📜 ⬆️ ⬇️

Chef-a surprises or a story of an investigation

image Not so long ago, at Acronis, we switched to provisioning parts of our virtual machines at Chef. Nothing particularly new: all virtual machines are created by means of ESXI, and the central chef-server distributes their recipes to them, thereby automatically raising their surroundings on them, based on their roles. This system worked without problems and failures for quite a long time. She freed us from a lot of manual work, constant monitoring of the environment of machines and the need to remember what software and settings are on them, because it is enough to open the chef-server web console, select the node we need and see all its roles and settings.

Everything was fine until we were given the task of transferring one site from external hosting to our servers, which eventually led to the hunt for bugs and investigations in the style of Scooby Doo.
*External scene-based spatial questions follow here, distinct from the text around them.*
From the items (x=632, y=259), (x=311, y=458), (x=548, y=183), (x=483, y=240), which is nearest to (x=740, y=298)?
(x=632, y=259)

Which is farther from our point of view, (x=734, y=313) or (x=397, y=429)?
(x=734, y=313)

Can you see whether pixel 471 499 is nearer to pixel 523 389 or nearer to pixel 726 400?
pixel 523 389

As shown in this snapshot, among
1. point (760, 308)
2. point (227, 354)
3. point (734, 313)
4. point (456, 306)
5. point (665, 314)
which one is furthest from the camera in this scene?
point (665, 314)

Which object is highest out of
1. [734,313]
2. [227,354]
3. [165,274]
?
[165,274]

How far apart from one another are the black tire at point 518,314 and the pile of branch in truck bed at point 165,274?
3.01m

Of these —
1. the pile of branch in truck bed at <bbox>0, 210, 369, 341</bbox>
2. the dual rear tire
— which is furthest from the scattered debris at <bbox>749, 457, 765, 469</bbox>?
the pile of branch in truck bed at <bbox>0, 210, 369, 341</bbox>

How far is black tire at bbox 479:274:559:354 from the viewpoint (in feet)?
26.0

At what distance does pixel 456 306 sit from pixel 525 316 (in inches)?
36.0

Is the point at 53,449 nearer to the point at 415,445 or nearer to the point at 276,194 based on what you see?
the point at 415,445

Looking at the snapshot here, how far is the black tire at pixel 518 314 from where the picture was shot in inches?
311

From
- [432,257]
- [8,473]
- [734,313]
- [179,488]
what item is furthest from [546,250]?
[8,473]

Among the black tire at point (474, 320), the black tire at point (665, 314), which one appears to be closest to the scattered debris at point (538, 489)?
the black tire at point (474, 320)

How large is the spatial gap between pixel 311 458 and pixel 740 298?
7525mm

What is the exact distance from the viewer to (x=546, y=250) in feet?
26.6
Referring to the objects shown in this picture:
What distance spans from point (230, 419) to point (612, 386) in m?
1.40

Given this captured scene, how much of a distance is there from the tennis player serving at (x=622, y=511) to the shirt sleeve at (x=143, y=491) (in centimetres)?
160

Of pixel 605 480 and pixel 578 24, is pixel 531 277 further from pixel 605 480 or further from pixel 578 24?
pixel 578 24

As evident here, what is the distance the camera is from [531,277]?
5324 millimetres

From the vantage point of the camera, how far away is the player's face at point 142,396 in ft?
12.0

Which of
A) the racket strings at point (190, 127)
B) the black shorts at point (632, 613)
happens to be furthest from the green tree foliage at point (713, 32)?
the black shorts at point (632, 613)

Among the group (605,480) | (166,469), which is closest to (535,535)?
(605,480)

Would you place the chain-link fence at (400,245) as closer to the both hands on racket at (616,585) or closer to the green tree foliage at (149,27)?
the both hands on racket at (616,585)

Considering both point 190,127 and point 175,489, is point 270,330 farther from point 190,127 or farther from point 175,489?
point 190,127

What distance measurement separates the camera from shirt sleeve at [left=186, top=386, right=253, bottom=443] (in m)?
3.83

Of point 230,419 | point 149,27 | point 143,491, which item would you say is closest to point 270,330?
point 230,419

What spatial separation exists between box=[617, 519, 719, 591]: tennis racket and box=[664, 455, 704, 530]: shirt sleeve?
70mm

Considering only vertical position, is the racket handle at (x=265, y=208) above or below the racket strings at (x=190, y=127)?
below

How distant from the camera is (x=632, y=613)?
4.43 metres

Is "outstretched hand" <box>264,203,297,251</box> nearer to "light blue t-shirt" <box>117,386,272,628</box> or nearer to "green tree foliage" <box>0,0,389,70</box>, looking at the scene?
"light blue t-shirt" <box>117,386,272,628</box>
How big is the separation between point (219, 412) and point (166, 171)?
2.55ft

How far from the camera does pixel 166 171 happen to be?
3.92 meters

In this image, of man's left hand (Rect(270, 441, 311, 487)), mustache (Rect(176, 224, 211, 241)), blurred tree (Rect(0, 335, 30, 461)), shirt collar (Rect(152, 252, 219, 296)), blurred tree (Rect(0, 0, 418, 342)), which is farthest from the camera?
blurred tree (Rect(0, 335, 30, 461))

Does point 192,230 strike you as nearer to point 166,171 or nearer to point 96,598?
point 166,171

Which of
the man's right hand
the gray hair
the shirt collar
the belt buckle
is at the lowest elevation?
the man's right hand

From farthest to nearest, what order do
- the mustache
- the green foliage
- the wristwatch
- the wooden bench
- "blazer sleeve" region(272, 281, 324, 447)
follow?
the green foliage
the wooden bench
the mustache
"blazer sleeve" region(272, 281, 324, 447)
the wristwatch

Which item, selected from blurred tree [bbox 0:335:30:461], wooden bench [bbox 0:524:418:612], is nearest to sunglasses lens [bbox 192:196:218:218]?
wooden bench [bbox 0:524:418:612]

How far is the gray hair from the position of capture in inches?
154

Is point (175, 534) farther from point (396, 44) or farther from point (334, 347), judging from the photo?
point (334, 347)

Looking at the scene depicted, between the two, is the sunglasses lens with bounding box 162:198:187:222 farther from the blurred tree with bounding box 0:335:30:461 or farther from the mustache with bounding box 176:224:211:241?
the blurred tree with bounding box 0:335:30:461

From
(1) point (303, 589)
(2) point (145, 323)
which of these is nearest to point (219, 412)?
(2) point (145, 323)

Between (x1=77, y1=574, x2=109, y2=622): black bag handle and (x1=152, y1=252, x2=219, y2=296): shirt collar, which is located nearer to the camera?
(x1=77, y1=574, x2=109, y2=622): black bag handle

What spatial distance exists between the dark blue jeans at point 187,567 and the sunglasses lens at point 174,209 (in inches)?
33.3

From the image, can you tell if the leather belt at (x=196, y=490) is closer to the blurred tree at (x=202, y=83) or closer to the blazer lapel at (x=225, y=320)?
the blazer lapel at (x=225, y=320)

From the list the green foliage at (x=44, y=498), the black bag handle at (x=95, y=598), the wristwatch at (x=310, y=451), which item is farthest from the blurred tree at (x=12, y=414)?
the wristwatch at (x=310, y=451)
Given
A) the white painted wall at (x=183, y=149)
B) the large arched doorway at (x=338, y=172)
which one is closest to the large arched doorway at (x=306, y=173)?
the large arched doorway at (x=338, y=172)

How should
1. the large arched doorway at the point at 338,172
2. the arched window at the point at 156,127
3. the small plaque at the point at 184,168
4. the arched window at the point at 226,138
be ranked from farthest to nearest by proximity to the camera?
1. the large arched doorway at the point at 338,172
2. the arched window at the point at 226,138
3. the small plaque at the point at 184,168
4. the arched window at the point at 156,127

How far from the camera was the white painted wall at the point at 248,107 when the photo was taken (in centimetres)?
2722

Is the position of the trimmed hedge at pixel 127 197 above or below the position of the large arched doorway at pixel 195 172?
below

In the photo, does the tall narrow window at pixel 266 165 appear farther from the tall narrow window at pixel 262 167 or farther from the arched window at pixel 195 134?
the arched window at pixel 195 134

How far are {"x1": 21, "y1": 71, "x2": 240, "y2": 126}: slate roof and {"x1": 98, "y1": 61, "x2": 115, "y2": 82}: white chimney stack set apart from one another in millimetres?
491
If interested, welcome under cat.

At first, as always, I asked our IT service to raise an empty Debian virtual machine on ESXI. Standard settings, nothing extra. This has already been done more than once and not twice, and the process has been debugged, so I did not expect any kind of trick. Having received IP and credit cards for access, I executed the standard command knife bootstrap to install a chef-client on it and connect it to the central chef-server. Everything went smoothly, and I climbed into the web interface to set all the necessary roles and set attributes for the new node.
')
Here it should be noted that during installation, chef goes over the entire virtual machine and collects all the necessary data about the system: hardware parameters, OS settings, and so on. Then it sends them to the chef-server, where they can be seen in the settings of the node. Usually this data is quite a lot, and I rarely look at them, but this time my attention was attracted by the fact that this new node somehow has very few of them. Comparing its attributes with the attributes of other machines, I was once again convinced of this. But the strangest thing was that the last displayed attribute of the new node was called gce and was absent from the rest of the machines. In addition, if you expand it, displayed nothing empty.

image

Since Virtualka planned to send directly to the production, I was not satisfied with this situation, and I decided to dig out what was wrong with her. First of all, I looked into the browser console and saw there was a strange error that the browser refused to load the iframe with www2.searchnut.com/?subid=704003&domain= www2.searchnut.com/?subid=704003&domain= on the page with https (the web console chef-server opens only via https). Going on this address, I saw a bunch of results telling that this is a kind of malware and even offering options to remove it. Looking into the source code of the page, I saw that in the place where the attribute value is usually displayed, 6 pieces of the same html-code were output:

 <!DOCTYPE HTML PUBLIC "-//W3C//DTD HTML 4.01 Transitional//EN" "http://www.w3.org/TR/html4/loose.dtd"> <html> <head> <title>metadata.google.internal [6]</title> <meta http-equiv="Content-Type" content="text/html; charset=UTF-8"> <meta http-equiv="pragma" content="no-cache"> <style> body { margin:0; padding:0; } </style> </head> <body scroll="no"> <div style="position:absolute; top:0px; left:0px; width:100%; height:100%;"> <div id="plBanner"><script id="parklogic" type="text/javascript" src="http://parking.parklogic.com/page/enhance.js?pcId=5&domain="></script></div> <iframe src="http://www2.searchnut.com/?subid=704003&domain=" style="height:100%; width:100%; border:none;" frameborder="0" scrolling="yes" id="park" /> </div> </body> </html> 

At that time there were not many options. I rashil that either the virtual machine had time to break, or the chef itself broke and injected some rubbish into the package. In any case, nothing good was expected, and I decided to write directly to the support chef. Having described the problem and sent a ticket, I simultaneously deployed another virtual machine on my machine, and performed the same actions on it. What was my surprise when I saw that there was no gce on it! She worked without problems, like everyone else.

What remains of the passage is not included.